### Testo
- - - - -
Come si ricorderà la vicenda iniziò nel 2012 con un esposto per maltrattamenti ai cani da parte della Legambiente alla procura di Brescia, che nella in estate del 2012 aveva ordinato il sequestro degli animali presenti nella struttura. Si trattava di beagle, destinati alla sperimentazione nei centri di ricerca e nelle università italiane ed estere. In tutto vennero sequestrati 3000 cani che la Lav e Legambiente aveva affidato alle famiglie italiane.

I giudici di Brescia nell’emettere la sentenza si sono basati su prove di maltrattamento ai danni dei beagle tra queste (indicate dalla Lav) spiccano:

  • Numero dei decessi di cani che avveniva per totale mancanza di cure idonee. Si parla di 6023 beagle morti tra il 2008 e il 2012. Secondo il veterinario Moriconi, consulente del Pubblico Ministero, che ha esaminato la documentazione, almeno 40 cani sarebbero stati uccisi senza valide ragioni:
  • A Green Hill era presente un solo veterinario che doveva occuparsi di 3000 cani. Di conseguenza gli animali erano abbandonati a se stessi, anche se malati. Emblematico il caso citato dal Pubblico Ministero dove un cucciolo con la diarrea emorragica fu curato con una pomata oftalmica.
  • I cani venivano poi soppressi con inalazioni isoflurane o con iniezioni di Tanax effettuate senza pre – anestesia. Come è noto il Tanax da solo fa morire l’animale tra atroci sofferenze.
  • Ispezioni e controlli da parte della Asl inesistenti, sommarie e superficiali.
  • Incompletezza dei verbali e dei registri della struttura. Il registro di carico e scarico dei cani non era conforme e quindi è a tutt’oggi impossibile sapere quanti cani ospitava;
  • Utilizzo di segatura scadente per le lettiere che ha causato diversi decessi, si parla di circa 104 cuccioli. Secondo il manuale di Green Hill, per questi casi, erano previste procedute molto dolorose ai danni dei cuccioli;
  • Sfruttamento delle fattrici. A Green Hill mettevano in riproduzione anche cagne di 8 anni.
  • Mancanza di aree di sgambamento per i cani: niente passeggiate per i beagle di Green Hill solo gabbie e morte;
  • Promiscuità degli animali che entravano in contatto con le loro feci e quelle degli altri, anche malati;
  • I cani venivano calmati ed ammansiti appendendoli ad un’imbracatura per fargli perdere ogni cognizione sensoriale.
  • Foto choc. Famosa è la foto di un dipendente della struttura, con un beagle morto e il cervello esposto, che sorridente fa il gesto del dito medio
  • Comportamenti dolosi da parte dei responsabili: l’avvocato di Green Hill, Ghislane Rondot, in base i messaggi di posta elettronica acquisiti dal Pubblico Ministero, tentò di chiedere all’FBI di spiare gli animalisti impegnati nelle proteste contro la struttura, in quanto temeva che fra gli addetti ci potesse essere una talpa incaricata informazioni e immagini compromettenti alle associazioni e alle Istituzioni che chiedevano la chiusura della struttura.
  • L’intenzione da parte della struttura degli orrori di approfittare dell’introduzione di alcuni manifestanti durante le proteste del 28 aprile 2012 per “sopprimere un numero maggiore di beagle con rogna demodettica
  • Mancanza di igiene e fattore ambientale: l’interno dei capannoni non era biologicamente puro (questo è un requisito per animali destinati ad esperimenti), al punto che l’impianto d’areazione aspirava aria dall’esterno; caldo e umidità fino al 65%. Inoltre nel capannone 3 l’acqua veniva gettata sul tetto, provocando non solo stress agli animali, m favorendo i problemi sanitari come la diarrea e la rogna.

E’ una sentenza storica, un grande traguardo hanno commentato l’onorevole Vittoria Brambilla, presidente della lega italiana per la difesa degli animali e dell’ambiente e Rossella Muroni, direttrice generale di Legambiente, anche se troppo lieve di fronte le torture perpetrare per denaro ad altre forme viventi.
- - - - -
### Dati da esaminare
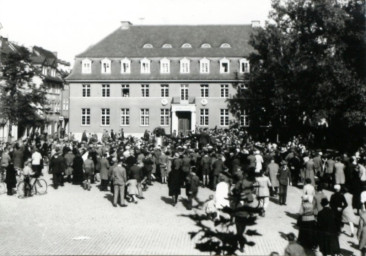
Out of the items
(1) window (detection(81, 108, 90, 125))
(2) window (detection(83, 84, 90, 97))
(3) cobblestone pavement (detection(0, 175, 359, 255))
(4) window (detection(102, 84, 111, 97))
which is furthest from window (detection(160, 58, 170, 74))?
(3) cobblestone pavement (detection(0, 175, 359, 255))

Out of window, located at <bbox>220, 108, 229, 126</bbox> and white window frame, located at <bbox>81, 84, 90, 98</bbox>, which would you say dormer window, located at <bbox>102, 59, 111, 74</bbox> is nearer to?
white window frame, located at <bbox>81, 84, 90, 98</bbox>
- - - - -
### Cosa fare
a - Trascrivi il passo del testo sul caso Green Hill compreso tra "E’ una sentenza" e "altre forme viventi.", estremi inclusi.
b - Rispondi a queste domande sul testo sul caso Green Hill:
(i) Chi presentò alla procura di Brescia l'esposto per maltrattamenti?
(ii) Quanti veterinari erano presenti a Green Hill?
(iii) Di quale età si citano cagne messe in riproduzione?
Le righe sono materiale a sé, indipendente dal testo sul caso Green Hill.

### Risposte scritte
a -
E’ una sentenza storica, un grande traguardo hanno commentato l’onorevole Vittoria Brambilla, presidente della lega italiana per la difesa degli animali e dell’ambiente e Rossella Muroni, direttrice generale di Legambiente, anche se troppo lieve di fronte le torture perpetrare per denaro ad altre forme viventi.

b -
(i) La Legambiente.
(ii) Uno solo, che doveva occuparsi di 3000 cani.
(iii) Di 8 anni.